What should you remember when day trading?

When day trading, you should consider your psychological state, as this can affect your decision-making and rationale. Similarly, setting up a few non-negotiable rules is a good way to make sure that you stay committed to your goals and mitigate risks.

Successful investing takes time, discipline and patience.

Warren Buffett

If you want to invest like Buffett, keeping these principles at the forefront of your strategy can help you avoid emotion-based moves. If you are new to day trading or are simply looking to brush up on your skills, there are some other important things to remember each time you trade.

  • Day trading requires concentration, so ensure that you’re in the right frame of mind. If you’re not in the right mindset, your decisions may not be as carefully considered as they should be.
  • Good opportunities may arise, and you may be tempted to adapt your strategy, but it’s important to stick to your rules and boundaries.
  • Risk is involved in all stock trading, so look into risk management tools such as limits and stop losses, and have the confidence to sell assets when the performance is less than ideal.
  • Although you may hear of other traders discussing their recent wins, do not let their opinions influence your approach. Their rules and boundaries may not align with yours.
  • It takes time to learn how to day trade, so do not be afraid to practice. You could try using a demo account, which will help you to develop and test your strategy before investing in your own capital.

Final thoughts

Day trading can be an exciting investing activity for those who have the right mentality and technical tools. However, it might not be for everyone, especially those who are used to holding positions with a longer-term outlook. Most importantly of all, do not invest more than you can afford to lose.

Visit the eToro Academy to learn more about trading.

FAQs

What do you need before you start day trading? 

Before you start day trading with real money, you need to have strong knowledge of day trading terminology and technical analysis, and a strategy that has been backtested and proven profitable.

How much money should you have when you start day trading?
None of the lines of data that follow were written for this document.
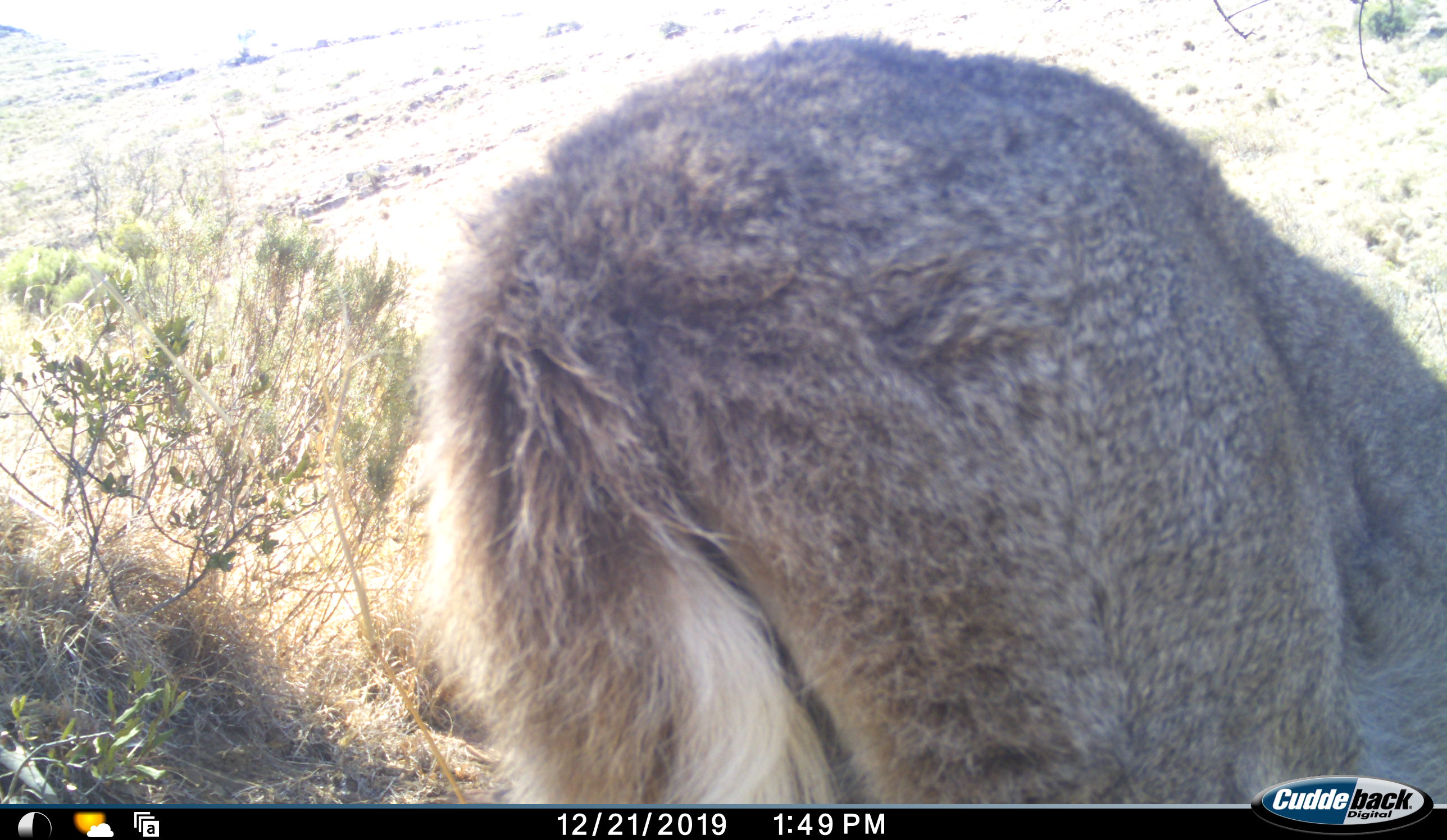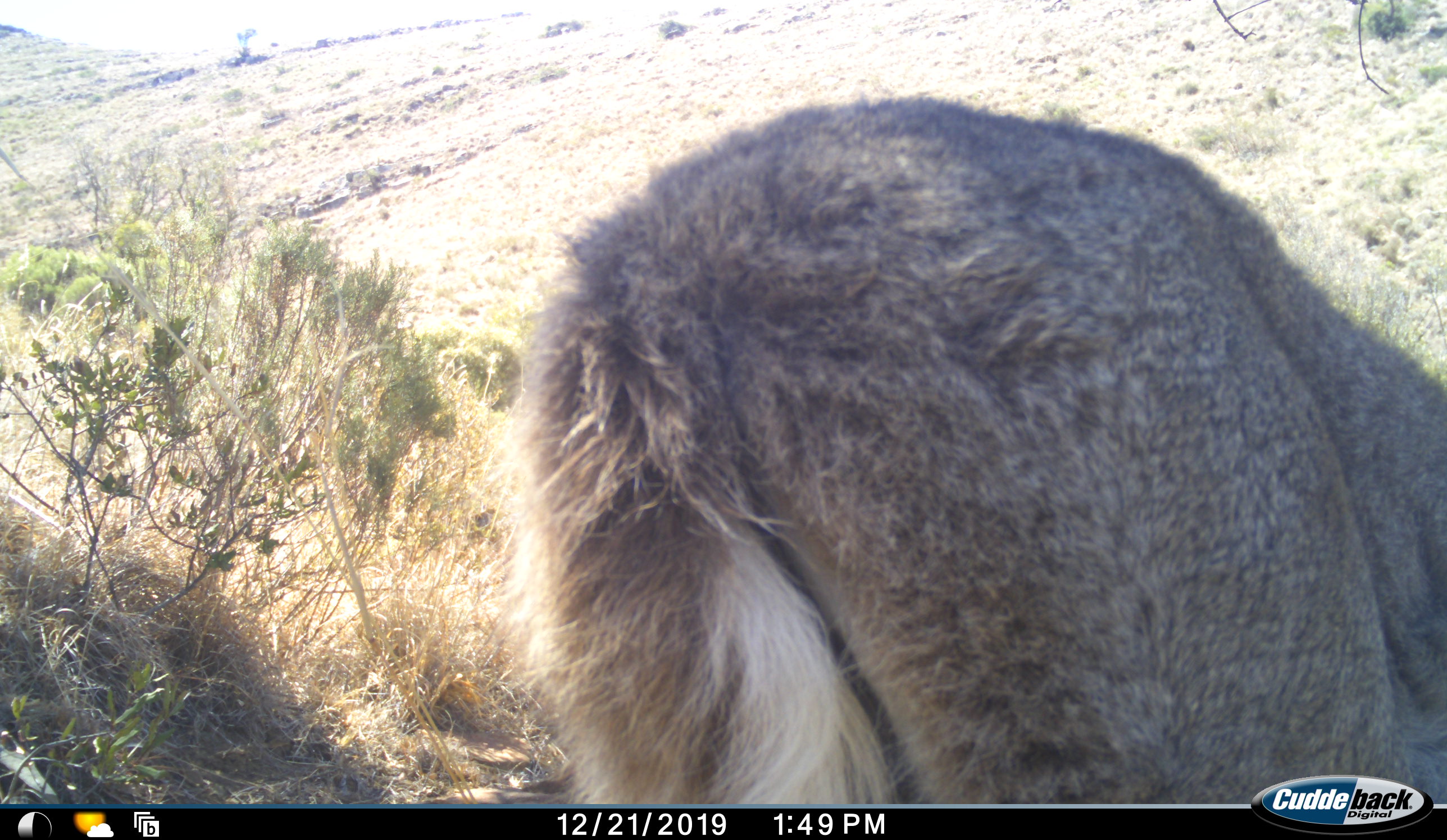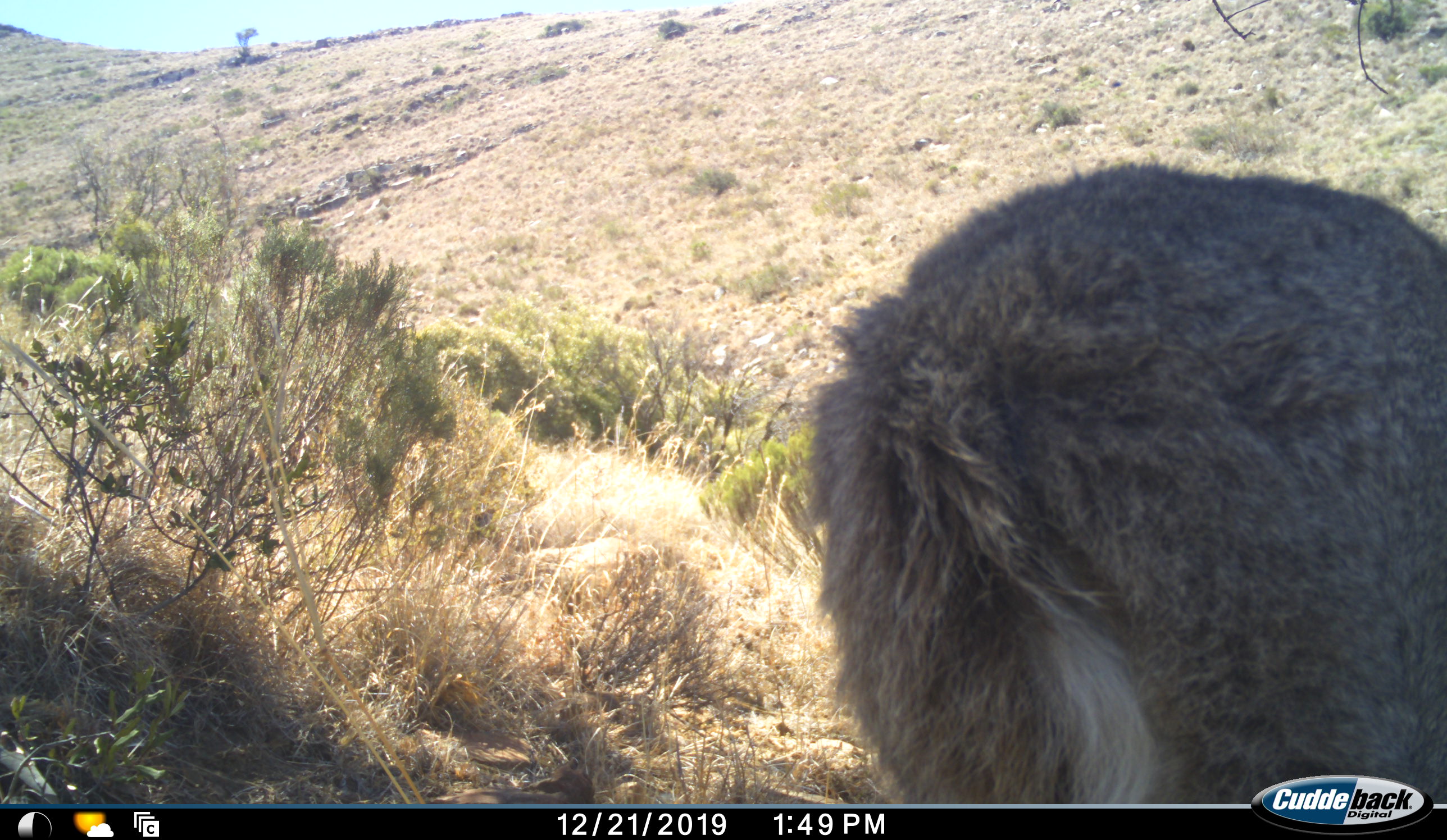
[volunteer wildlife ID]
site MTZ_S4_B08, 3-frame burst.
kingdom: Animalia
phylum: Chordata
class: Mammalia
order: Artiodactyla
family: Bovidae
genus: Pelea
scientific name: Pelea capreolus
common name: grey rhebok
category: rhebokgrey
Rhebokgrey (grey rhebok) (Pelea capreolus), count 1. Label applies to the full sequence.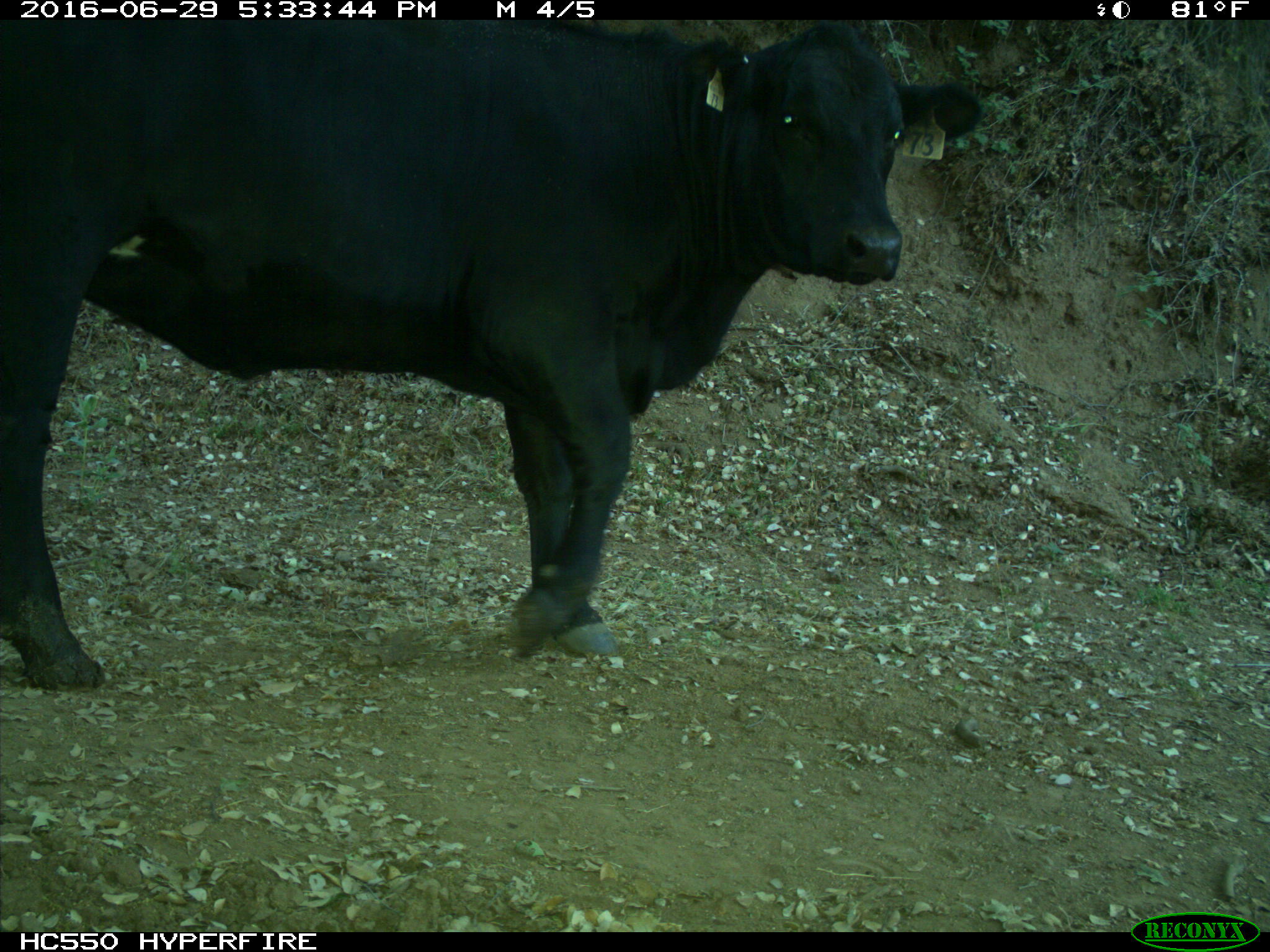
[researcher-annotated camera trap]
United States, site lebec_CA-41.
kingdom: Animalia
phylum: Chordata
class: Mammalia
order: Artiodactyla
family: Bovidae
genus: Bos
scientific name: Bos taurus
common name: domestic cow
This all depends on your goals. Start by asking yourself what your trading income goals are. From there, you can use percentages of your account balance to make profit goals and risk parameters for your trading. Never invest more than you can afford to lose.

Is day trading illegal?

Day trading may not be illegal, but it can be risky. Before you start day trading, ensure that you weigh up the risks and consider your current financial situation.

This information is for educational purposes only and should not be taken as investment advice, personal recommendation, or an offer of, or solicitation to, buy or sell any financial instruments.

This material has been prepared without regard to any particular investment objectives or financial situation and has not been prepared in accordance with the legal and regulatory requirements to promote independent research. Not all of the financial instruments and services referred to are offered by eToro and any references to past performance of a financial instrument, index, or a packaged investment product are not, and should not be taken as, a reliable indicator of future results.

eToro makes no representation and assumes no liability as to the accuracy or completeness of the content of this guide. Make sure you understand the risks involved in trading before committing any capital. Never risk more than you are prepared to lose.